This is a guest blog from the data team at Outreach.io. We thank co-authors Andrew Brooks, staff data scientist (NLP), Yong-Gang Cao, machine learning engineer, and Yong Liu, principal data scientist, of Outreach.io for their contributions.
At Outreach, a leading sales engagement platform, our data science team is a driving force behind our innovative product portfolio largely driven by deep learning and AI. We recently announced enhancements to the Outreach Insights feature, which is powered by the proprietary Buyer Sentiment deep learning model developed by the Outreach Data Science team. This model allows sales teams to deepen their understanding of customer sentiment through the analysis of email reply content, moving from just counting the reply rate to classification of the replier’s intent.
We use four primary classifications for email reply content: positive, objection, unsubscribe and referral, as well as finer sub-classifications. For example, for replies classified as an objection, we can break down how many replies are due to budget constraints vs. procurement timing issues. This is a gamechanger for the sales team, as it provides actionable insights for sales managers to coach their Sales Representatives to improve their strategies and performance.
This blog describes the technical details on how we develop the Buyer Sentiment deep learning model, which is a multiclass classifier for sales engagement email messages. In particular, we will explain an offline model development/experimentation, productionization and deployment steps.

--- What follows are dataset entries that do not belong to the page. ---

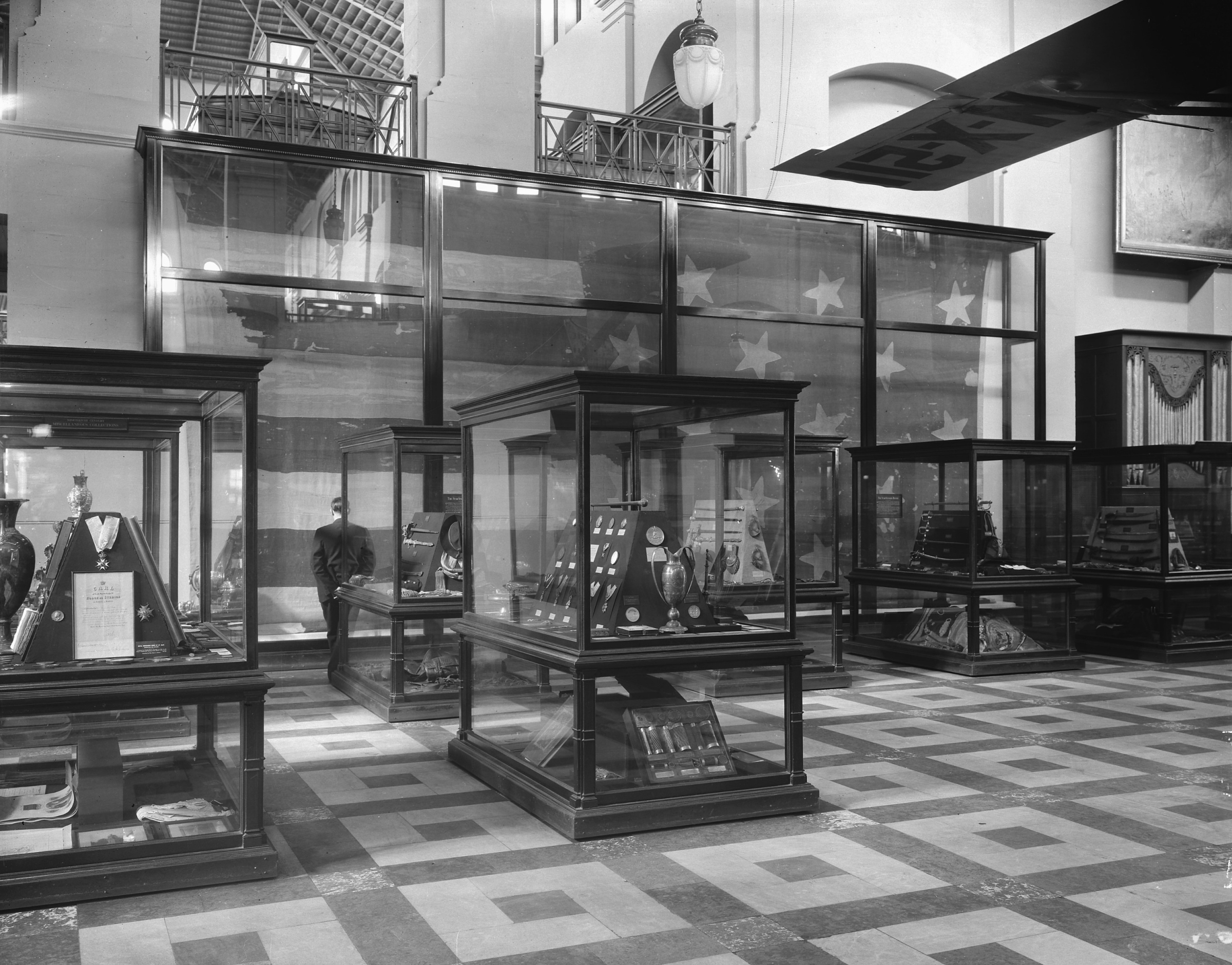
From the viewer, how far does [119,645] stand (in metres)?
4.38

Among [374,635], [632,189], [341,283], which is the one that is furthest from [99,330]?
[632,189]

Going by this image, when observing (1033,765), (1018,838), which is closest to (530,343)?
(1033,765)

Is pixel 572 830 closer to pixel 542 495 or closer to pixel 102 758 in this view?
pixel 542 495

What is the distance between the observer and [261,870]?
4.35 meters

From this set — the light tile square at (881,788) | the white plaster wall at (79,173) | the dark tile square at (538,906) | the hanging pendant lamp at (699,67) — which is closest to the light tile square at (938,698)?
the light tile square at (881,788)

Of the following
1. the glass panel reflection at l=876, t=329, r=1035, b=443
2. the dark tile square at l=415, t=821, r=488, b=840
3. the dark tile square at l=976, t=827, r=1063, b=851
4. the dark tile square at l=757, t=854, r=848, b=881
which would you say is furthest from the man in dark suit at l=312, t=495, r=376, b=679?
the glass panel reflection at l=876, t=329, r=1035, b=443

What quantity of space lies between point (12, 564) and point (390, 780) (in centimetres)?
222

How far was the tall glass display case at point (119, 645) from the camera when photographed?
4.23m

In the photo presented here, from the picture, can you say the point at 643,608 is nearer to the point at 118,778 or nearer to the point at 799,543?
the point at 118,778

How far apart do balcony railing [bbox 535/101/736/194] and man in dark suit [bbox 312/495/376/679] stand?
13.5 feet

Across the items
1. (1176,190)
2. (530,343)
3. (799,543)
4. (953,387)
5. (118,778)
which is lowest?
(118,778)

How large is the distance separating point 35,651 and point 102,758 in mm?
723

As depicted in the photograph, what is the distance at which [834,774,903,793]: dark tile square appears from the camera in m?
5.77

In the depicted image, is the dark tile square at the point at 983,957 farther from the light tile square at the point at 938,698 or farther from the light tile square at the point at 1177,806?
the light tile square at the point at 938,698
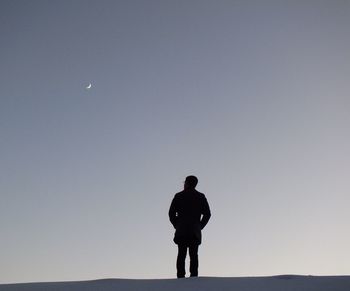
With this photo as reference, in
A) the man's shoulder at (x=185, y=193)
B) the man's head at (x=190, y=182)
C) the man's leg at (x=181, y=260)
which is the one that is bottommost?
the man's leg at (x=181, y=260)

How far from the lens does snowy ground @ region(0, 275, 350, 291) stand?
16.2ft

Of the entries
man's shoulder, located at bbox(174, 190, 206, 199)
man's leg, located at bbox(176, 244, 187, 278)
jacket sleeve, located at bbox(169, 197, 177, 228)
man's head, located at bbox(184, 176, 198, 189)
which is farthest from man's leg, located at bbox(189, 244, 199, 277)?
man's head, located at bbox(184, 176, 198, 189)

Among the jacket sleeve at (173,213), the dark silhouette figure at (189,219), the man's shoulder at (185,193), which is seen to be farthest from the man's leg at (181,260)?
the man's shoulder at (185,193)

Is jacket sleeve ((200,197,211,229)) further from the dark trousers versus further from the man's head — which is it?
the dark trousers

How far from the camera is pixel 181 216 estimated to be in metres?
7.52

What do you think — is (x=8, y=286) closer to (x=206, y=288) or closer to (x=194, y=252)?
(x=206, y=288)

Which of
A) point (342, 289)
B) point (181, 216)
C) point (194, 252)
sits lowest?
point (342, 289)

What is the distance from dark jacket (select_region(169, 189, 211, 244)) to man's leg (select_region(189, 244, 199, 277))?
0.08 meters

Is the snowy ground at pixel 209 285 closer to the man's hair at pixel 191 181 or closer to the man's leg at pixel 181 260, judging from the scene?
the man's leg at pixel 181 260

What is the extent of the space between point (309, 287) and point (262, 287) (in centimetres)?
49


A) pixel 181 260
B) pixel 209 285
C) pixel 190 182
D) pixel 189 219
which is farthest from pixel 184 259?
pixel 209 285

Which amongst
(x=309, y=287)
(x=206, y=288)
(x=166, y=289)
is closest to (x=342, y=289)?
(x=309, y=287)

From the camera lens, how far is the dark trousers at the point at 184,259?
7.16 m

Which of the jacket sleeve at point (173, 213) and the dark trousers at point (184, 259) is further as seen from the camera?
the jacket sleeve at point (173, 213)
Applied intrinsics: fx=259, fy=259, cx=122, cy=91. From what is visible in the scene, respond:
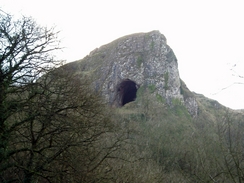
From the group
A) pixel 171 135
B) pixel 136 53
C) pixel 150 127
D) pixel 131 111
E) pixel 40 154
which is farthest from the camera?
pixel 136 53

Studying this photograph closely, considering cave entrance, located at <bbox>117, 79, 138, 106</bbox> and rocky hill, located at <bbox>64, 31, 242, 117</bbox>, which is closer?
rocky hill, located at <bbox>64, 31, 242, 117</bbox>

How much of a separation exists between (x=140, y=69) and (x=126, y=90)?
557 centimetres

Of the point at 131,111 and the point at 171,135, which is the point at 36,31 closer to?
the point at 171,135

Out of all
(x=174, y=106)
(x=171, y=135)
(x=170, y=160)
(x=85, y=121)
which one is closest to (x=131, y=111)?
(x=174, y=106)

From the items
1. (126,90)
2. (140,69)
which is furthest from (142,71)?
(126,90)

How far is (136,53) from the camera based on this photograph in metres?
41.2

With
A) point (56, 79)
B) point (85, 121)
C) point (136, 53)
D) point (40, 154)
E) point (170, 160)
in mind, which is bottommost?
point (170, 160)

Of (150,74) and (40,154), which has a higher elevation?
(150,74)

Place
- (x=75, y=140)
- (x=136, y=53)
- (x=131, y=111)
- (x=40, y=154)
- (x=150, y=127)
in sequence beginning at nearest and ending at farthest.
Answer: (x=40, y=154) → (x=75, y=140) → (x=150, y=127) → (x=131, y=111) → (x=136, y=53)

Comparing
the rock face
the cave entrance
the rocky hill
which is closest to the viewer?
the rocky hill

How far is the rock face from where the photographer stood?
39.0 metres

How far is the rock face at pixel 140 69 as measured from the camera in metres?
39.0

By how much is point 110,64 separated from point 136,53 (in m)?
4.51

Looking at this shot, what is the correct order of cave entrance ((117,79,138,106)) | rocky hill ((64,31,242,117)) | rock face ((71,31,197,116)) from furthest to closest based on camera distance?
cave entrance ((117,79,138,106)), rock face ((71,31,197,116)), rocky hill ((64,31,242,117))
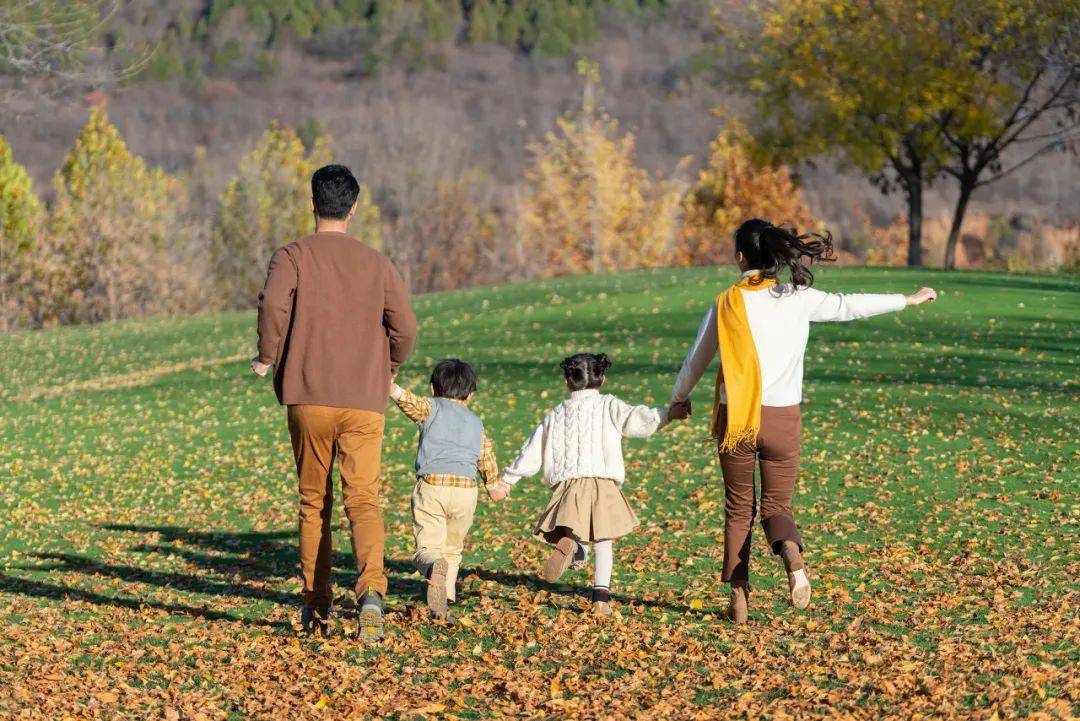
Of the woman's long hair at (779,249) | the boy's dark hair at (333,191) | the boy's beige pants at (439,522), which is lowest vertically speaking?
the boy's beige pants at (439,522)

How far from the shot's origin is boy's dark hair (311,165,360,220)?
6.91 metres

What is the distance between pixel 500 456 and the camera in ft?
47.9

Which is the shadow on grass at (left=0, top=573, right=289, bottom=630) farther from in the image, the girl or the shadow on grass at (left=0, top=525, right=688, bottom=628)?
the girl

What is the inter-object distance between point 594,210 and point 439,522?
59.7 m

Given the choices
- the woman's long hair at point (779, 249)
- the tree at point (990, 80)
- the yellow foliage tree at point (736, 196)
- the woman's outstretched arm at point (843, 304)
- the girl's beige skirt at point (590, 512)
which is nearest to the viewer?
the woman's long hair at point (779, 249)

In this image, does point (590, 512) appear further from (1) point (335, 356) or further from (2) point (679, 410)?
(1) point (335, 356)

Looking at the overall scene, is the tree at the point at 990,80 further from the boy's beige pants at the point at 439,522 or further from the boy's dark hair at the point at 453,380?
the boy's beige pants at the point at 439,522

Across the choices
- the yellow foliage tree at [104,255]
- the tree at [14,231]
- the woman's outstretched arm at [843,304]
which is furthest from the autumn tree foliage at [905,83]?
the woman's outstretched arm at [843,304]

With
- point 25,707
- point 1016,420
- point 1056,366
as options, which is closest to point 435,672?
point 25,707

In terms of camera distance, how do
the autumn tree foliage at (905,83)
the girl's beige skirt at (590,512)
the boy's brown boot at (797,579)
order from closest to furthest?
the boy's brown boot at (797,579) → the girl's beige skirt at (590,512) → the autumn tree foliage at (905,83)

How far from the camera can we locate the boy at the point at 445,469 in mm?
7574

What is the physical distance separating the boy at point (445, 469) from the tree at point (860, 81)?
1385 inches

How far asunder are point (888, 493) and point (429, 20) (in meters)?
142

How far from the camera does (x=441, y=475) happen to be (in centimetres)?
764
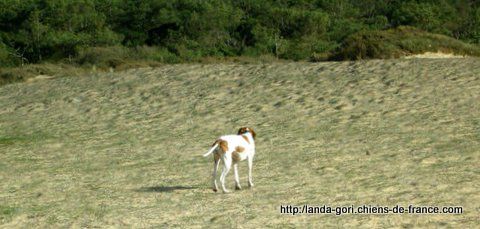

Overview of an ML model lifecycle: development and production
As discussed in many recent articles, the development of a machine learning (ML) model requires three major artifacts: data, model and code. To successfully develop and ship a ML model in production, we need to embrace the full lifecycle development for ML projects. Figure 1 is a schematic view of Outreach’s full lifecycle development and production path, starting from data annotation to offline model development/experimentation, model productionization (model-preproduction), model deployment (staging and production) and, finally, online model monitoring and feedback loops. Databricks is used in model dev/pre-prod and CI/CD pipelines as execution servers (e.g., using GPU clusters in Databricks for model training).
Figure 1: Full Lifecycle View of Model Development and Production at Outreach
During the offline model development/experimentation stage (i.e., Model Dev step as labeled in Figure 1), we tried different types of ML models, such as SVM, FastText and Pytorch-based Hugging Face transformers. Based on our requirements (classification f1 scores initially for the English language, with multiple languages planned for the longer term), we settled on using Pytorch-based Hugging Face transformer (bert-uncased-small) for its high-performance classification results1).
However, productizing a prototype is still one of the most painful experiences faced by ML practitioners. You can trade speed for discipline by enforcing production-grade standards from the very beginning. However, this is often premature optimization, as ML models require many iterations and nonlinear processes, and many fail or substantially pivot before they ever ship. You can also trade engineering discipline for maximum flexibility from day one. However, this makes the journey from prototype to production more painful once complexity reaches a tipping point where marginal costs exceed marginal gains from each new enhancement.
The trade-off between discipline and flexibility is somewhere in the middle. For us, that means we don’t directly ship our prototype code and experiments, but we enforce the minimal amount of structure needed to 1) register results from each prototype experiment, so we don’t need to repeat them, especially unsuccessful experiments; 2) link prototype experiment results to source code, so we know what logic produced them and ensure reproducibility; and 3) enable historical prototype models to be loaded for offline analysis.
Experiment, test, and deploy with MLflow Projects
Based on our full lifecycle analysis, we use MLflow Projects as the common thread between model development and deployment to achieve this trade-off. MLflow Projects is a reasonably lightweight layer that centralizes and standardizes entry points and environment definitions with a self-documenting framework.
Why we use MLflow Project:
MLflow projects add virtually no weight to your project, especially if you’re already using MLflow Tracking and MLflow Models, for which there are built-in integrations.
- Smooth execution of code developed in IDE of choice.
→ Support for running Databricks notebooks is first-class, but it can be cumbersome to run scripts. MLflow Project provides a smooth CLI for running .py and .sh files without unnecessary overhead like creating Apache Spark™ or Databricks jobs.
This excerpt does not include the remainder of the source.